• _Supplied information_
------------

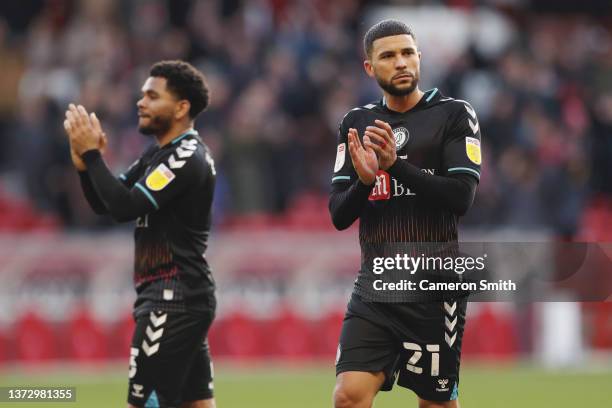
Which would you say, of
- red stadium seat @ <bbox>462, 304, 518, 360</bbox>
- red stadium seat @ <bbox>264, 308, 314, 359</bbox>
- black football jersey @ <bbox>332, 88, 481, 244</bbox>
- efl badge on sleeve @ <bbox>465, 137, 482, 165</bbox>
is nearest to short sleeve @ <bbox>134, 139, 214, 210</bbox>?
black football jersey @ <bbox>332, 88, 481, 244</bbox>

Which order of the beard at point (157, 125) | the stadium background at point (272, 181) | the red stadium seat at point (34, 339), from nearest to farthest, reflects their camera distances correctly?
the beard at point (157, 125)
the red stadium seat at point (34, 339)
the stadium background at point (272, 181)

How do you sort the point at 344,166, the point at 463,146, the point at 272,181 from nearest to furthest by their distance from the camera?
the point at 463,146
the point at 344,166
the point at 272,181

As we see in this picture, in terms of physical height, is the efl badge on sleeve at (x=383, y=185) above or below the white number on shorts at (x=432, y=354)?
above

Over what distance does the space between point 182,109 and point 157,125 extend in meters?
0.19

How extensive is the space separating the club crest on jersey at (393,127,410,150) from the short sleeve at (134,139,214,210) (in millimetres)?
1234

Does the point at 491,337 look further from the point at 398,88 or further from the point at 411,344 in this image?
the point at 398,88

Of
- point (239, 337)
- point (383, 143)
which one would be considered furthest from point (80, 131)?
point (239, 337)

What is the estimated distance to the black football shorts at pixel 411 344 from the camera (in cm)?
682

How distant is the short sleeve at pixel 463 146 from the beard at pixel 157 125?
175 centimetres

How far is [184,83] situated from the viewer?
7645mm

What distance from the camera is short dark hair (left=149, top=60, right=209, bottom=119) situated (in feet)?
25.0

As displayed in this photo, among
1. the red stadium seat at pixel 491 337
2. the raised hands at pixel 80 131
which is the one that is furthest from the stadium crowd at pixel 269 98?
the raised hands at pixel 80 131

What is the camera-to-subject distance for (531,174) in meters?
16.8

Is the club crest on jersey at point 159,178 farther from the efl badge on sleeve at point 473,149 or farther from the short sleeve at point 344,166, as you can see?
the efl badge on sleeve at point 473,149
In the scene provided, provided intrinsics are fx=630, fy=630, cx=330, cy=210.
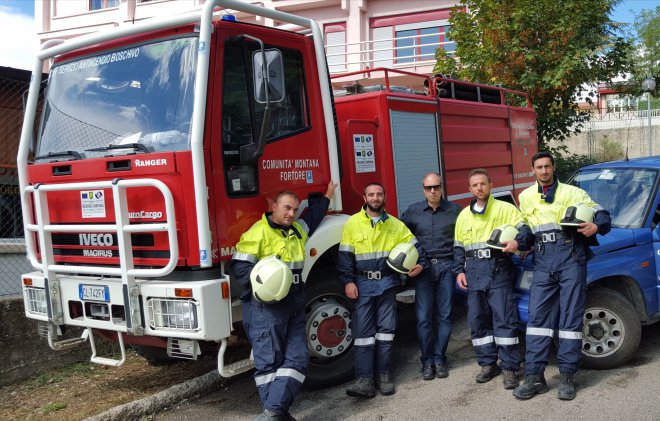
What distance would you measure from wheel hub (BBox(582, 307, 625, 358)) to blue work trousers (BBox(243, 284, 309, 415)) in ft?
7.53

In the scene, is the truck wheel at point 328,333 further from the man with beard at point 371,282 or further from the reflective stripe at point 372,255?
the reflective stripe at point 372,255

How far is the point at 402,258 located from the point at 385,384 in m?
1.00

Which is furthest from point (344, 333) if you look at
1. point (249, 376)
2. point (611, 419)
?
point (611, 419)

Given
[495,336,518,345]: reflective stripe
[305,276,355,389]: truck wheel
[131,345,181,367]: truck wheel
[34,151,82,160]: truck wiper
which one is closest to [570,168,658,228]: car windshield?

------------

• _Required work_
Can you copy every line from the one containing "What is the camera-to-subject" through the end of the records, leaving the pictures out?

• _Task answer_
What is the camera-to-subject distance for (531,174) in meters?
16.8

Is the club crest on jersey at point 159,178 farther from the efl badge on sleeve at point 473,149 or farther from the short sleeve at point 344,166, as you can see?
the efl badge on sleeve at point 473,149
In the scene provided, provided intrinsics are fx=630, fy=630, cx=330, cy=210.
What distance would you measure from wheel hub (BBox(582, 307, 625, 358)) to blue work trousers (BBox(243, 284, 309, 415)) in ft?
7.53

In the scene, is the truck wheel at point 328,333 further from the man with beard at point 371,282 or further from the reflective stripe at point 372,255?
the reflective stripe at point 372,255

How far is the point at 402,258 located from the point at 385,384 in m?
1.00

Which is furthest from point (344, 333) if you look at
1. point (249, 376)
2. point (611, 419)
?
point (611, 419)

Given
[495,336,518,345]: reflective stripe
[305,276,355,389]: truck wheel
[131,345,181,367]: truck wheel
[34,151,82,160]: truck wiper
which one is closest to [570,168,658,228]: car windshield?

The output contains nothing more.